記事監修医師
東京大学医学部卒 医学博士
「ストレスが原因でホルモンバランスが乱れる」という話を聞いたことがあるかもしれませんが、ストレスとホルモンにはどんな関係があるのでしょうか。
肌荒れや生理不順との関連性と併せて、解説していきます。
人間は精神的・肉体的ストレスを感じると、それに対抗するために、副腎からストレスホルモンを分泌するようになります。このストレスホルモンとして代表的なものに、以下が挙げられます。
副腎皮質から放出されるステロイドホルモンです。免疫系や中枢神経系、代謝系などに作用し、筋肉でのたんぱく質の代謝や脂肪の分解、肝臓での糖の新生、抗炎症作用など、生きていく上で欠かせない役割を担います。
しかし、慢性的なストレスによってコルチゾールの分泌量が常に多い状態が続くと、脳の海馬が萎縮したり、炎症のコントロールが悪くなったり、免疫力が低下し感染症の発症リスクが上がったりと、身体にさまざまな悪影響を及ぼします。
なお、うつ病などの精神疾患の患者は、このコルチゾールの数値が高い傾向があるといわれています。
アドレナリンとは、動物が獲物を攻撃するときや、外敵から身を守ろうとする際に副腎から分泌されるホルモンの一種です。交感神経を興奮させ、血圧や心拍数、血糖値の上昇、瞳孔散大、起毛、気管支の拡張などを促します。危険な状況に出くわしたときに毛が逆立ったり、瞳が開いたりするのはこのアドレナリンの作用によるものです。
ストレスの原因がなくなれば、アドレナリンの分泌量も減り、交感神経の興奮も抑制されていきますが、慢性的にストレスがあると、疲労や病気の発症につながる恐れがあります。
肌荒れの主要因としてストレスはよく知られていますが、ニキビやシミなどの肌トラブルには、CRH(コルチコトロピン放出ホルモン)などのストレスホルモンの分泌が関係していることが、ある研究によって明らかになっています。

> _記録データ_:
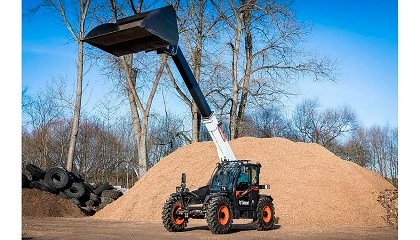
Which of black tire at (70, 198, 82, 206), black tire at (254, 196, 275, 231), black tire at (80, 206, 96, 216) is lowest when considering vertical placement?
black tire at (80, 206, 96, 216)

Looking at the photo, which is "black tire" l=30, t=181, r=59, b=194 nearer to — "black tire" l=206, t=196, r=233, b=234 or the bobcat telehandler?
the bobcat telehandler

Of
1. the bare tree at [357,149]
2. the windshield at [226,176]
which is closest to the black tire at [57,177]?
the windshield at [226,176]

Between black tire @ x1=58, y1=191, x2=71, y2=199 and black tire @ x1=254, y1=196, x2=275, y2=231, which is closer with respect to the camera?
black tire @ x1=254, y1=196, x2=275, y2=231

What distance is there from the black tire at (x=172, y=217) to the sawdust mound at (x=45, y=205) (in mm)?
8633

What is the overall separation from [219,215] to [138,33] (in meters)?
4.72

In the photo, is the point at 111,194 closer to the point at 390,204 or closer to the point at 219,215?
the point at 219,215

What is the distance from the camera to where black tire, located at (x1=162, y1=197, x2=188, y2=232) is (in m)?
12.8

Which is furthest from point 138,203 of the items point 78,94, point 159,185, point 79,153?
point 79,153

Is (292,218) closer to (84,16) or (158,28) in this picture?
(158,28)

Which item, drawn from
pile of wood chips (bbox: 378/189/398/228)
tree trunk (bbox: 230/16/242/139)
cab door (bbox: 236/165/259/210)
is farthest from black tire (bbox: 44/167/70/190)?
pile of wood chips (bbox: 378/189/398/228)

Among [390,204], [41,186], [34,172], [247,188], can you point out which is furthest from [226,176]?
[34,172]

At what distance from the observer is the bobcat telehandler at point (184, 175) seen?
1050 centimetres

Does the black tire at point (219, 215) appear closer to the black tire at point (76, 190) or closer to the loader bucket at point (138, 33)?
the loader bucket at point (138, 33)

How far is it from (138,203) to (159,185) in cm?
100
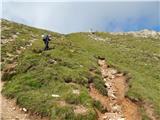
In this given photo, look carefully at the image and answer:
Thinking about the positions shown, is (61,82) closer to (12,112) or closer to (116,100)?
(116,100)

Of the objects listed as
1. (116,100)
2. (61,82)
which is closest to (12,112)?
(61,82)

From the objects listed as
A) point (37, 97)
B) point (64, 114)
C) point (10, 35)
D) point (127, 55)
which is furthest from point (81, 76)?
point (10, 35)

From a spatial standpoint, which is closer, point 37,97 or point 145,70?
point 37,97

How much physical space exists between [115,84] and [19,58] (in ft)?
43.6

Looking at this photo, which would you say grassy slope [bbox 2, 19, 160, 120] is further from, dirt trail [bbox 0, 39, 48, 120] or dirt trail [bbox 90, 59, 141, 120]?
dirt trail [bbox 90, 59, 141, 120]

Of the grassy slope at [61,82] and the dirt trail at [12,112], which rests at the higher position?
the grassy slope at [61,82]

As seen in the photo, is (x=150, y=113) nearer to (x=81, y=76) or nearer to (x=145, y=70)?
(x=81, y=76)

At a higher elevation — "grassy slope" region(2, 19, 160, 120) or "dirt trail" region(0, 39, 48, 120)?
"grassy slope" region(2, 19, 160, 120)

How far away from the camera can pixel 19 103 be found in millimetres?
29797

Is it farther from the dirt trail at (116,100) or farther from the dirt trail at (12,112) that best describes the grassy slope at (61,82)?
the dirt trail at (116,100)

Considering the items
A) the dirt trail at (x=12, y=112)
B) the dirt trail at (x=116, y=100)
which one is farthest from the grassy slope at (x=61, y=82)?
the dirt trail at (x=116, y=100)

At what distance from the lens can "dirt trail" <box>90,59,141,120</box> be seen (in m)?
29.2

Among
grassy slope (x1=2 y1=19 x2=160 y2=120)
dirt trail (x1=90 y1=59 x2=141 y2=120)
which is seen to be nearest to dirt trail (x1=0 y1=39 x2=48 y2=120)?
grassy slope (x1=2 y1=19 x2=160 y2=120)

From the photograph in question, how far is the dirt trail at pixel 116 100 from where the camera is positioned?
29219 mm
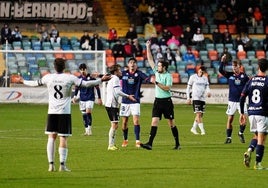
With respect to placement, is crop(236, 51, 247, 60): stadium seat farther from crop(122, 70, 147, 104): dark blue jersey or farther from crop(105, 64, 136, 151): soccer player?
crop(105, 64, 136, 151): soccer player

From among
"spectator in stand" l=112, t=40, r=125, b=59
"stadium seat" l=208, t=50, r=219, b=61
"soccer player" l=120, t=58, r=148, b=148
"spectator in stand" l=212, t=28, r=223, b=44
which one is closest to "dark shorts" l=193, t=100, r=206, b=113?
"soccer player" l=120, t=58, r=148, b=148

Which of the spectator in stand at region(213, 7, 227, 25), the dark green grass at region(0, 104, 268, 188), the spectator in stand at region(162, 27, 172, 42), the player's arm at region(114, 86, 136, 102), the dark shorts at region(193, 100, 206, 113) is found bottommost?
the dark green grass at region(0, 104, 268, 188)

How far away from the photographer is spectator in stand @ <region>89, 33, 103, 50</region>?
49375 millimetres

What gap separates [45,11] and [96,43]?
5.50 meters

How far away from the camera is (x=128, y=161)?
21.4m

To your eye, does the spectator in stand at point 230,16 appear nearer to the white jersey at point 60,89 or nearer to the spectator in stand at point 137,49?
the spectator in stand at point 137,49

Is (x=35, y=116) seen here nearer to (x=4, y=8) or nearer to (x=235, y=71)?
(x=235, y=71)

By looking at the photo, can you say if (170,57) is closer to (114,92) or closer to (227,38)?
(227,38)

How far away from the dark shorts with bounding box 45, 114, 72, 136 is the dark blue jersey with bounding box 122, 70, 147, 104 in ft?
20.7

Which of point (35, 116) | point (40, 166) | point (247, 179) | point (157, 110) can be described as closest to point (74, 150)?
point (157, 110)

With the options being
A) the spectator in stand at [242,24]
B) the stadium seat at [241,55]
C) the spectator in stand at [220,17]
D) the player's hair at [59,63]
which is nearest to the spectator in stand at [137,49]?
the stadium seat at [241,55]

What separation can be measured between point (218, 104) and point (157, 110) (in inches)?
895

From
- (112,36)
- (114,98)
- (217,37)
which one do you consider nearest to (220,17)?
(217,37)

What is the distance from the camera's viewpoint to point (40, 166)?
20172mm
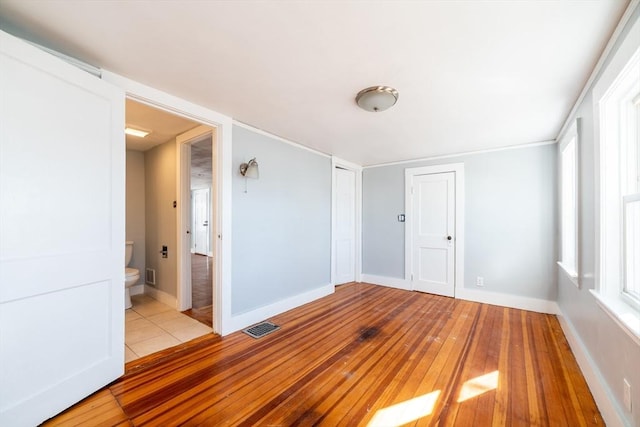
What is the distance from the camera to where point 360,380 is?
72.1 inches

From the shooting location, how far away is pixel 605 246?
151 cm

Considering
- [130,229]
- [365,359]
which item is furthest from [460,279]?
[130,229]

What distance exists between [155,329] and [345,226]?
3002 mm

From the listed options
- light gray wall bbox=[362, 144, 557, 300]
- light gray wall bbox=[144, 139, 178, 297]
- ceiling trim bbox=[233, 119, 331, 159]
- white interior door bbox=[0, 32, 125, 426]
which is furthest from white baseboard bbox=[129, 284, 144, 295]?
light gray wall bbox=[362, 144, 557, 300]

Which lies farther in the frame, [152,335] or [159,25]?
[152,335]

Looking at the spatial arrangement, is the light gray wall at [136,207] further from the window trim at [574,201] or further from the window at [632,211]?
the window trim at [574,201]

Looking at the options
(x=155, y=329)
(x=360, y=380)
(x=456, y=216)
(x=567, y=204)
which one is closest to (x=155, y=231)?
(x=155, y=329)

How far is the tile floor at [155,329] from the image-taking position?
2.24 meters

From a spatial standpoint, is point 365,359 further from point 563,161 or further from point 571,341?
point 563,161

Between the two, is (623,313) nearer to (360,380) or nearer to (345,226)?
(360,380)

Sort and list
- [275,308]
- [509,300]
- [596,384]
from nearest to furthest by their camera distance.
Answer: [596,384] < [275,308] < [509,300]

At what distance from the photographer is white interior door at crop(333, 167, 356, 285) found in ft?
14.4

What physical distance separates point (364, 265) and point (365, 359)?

> _課題の指示_: ストレスとホルモンの文章を、「なお、うつ病などの精神疾患の」のある部分から「症につながる恐れがあります。」までを一字一句変えずに書き写してください。 記録はここでは使いません。

> _課題の答え_:
なお、うつ病などの精神疾患の患者は、このコルチゾールの数値が高い傾向があるといわれています。
アドレナリンとは、動物が獲物を攻撃するときや、外敵から身を守ろうとする際に副腎から分泌されるホルモンの一種です。交感神経を興奮させ、血圧や心拍数、血糖値の上昇、瞳孔散大、起毛、気管支の拡張などを促します。危険な状況に出くわしたときに毛が逆立ったり、瞳が開いたりするのはこのアドレナリンの作用によるものです。
ストレスの原因がなくなれば、アドレナリンの分泌量も減り、交感神経の興奮も抑制されていきますが、慢性的にストレスがあると、疲労や病気の発症につながる恐れがあります。